Loops are seemingly ubiquitous in programming and yet writing loops provides one example of a common practice stuck in a pattern as old as high-level programming languages themselves. This webinar will provide an overview of the features introduced in Fortran standards from Fortran 90 to 2023. We will venture into often-unvisited nooks and crannies and traverse equally unvisited expansive pastures. Weaving feature groups together by the approaches they enable, the talk will emphasize array, object-oriented, parallel, module, and functional programming patterns and paradigms. The talk demonstrate the utility of the described features in open-source packages developed by Berkeley Lab’s Computer Languages and System Software (CLaSS) Group and our collaborators. The presentation will emphasize expressiveness and conciseness, showing how our Julienne correctness-checking framework supports writing assertions and unit tests using natural-language idioms; how we write textbook-form partial differential equations (PDE) in the Matcha T-cell motility simulator; and how we concisely capture advanced algorithms for training neural networks in the Fiats deep learning library.
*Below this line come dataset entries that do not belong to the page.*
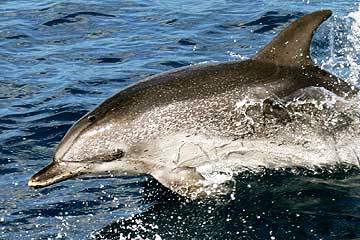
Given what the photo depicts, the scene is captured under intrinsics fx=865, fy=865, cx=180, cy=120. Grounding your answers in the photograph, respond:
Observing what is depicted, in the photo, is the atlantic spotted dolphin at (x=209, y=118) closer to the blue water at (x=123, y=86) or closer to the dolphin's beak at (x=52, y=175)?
the dolphin's beak at (x=52, y=175)

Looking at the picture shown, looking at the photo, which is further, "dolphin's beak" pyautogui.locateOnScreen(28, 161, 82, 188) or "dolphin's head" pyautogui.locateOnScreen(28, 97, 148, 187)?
"dolphin's head" pyautogui.locateOnScreen(28, 97, 148, 187)

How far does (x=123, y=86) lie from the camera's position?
1322cm

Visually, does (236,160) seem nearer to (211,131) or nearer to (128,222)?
(211,131)

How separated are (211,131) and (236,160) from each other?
0.49 meters

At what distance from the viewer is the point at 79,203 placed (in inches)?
369

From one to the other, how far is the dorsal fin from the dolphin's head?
1.77 m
The talk will include a brief update on the status of the compiler and runtime-library support for these features in the open-source LLVM flang compiler and the Caffeine parallel runtime library developed by CLaSS and our collaborators. The talk will conclude with a description of the planned Fortran 2028 support for generic programming via type-safe templates and the powerful ramifications of this technology in our development a formally verifiable, domain-specific language embedded in Fortran 2028 via a type system being developed for the MOLE PDE solver library. One recurring theme will be the ability to write thousands of lines of code manipulating large collections of data with few or no loops.

Presenter

• Damian Rouson (Berkeley Lab)

Presenter Bio

Damian Rouson is a Senior Scientist and the Group Lead for the Computer Languages and Systems Software (CLaSS) Group at Berkeley Lab, where he researches programming patterns and paradigms for computational science, He co-develops open-source software, including the Caffeine parallel runtime library, the Fiats deep learning library, and the Julienne correctness-checking framework. He was the lead author on the book Scientific Software: The Object-Oriented Way (Cambridge University Press, 2011) and has taught software engineering for science and engineering at Stanford University and the University of Cyprus and related short courses at conferences, companies, and government laboratories. He won a 2021-‘22 Better Scientific Software Fellowship and Berkeley Lab’s 2025 Developer of the Year award. He holds a B.S. from Howard University and M.S. and Ph.D. degrees Stanford University, all in mechanical engineering.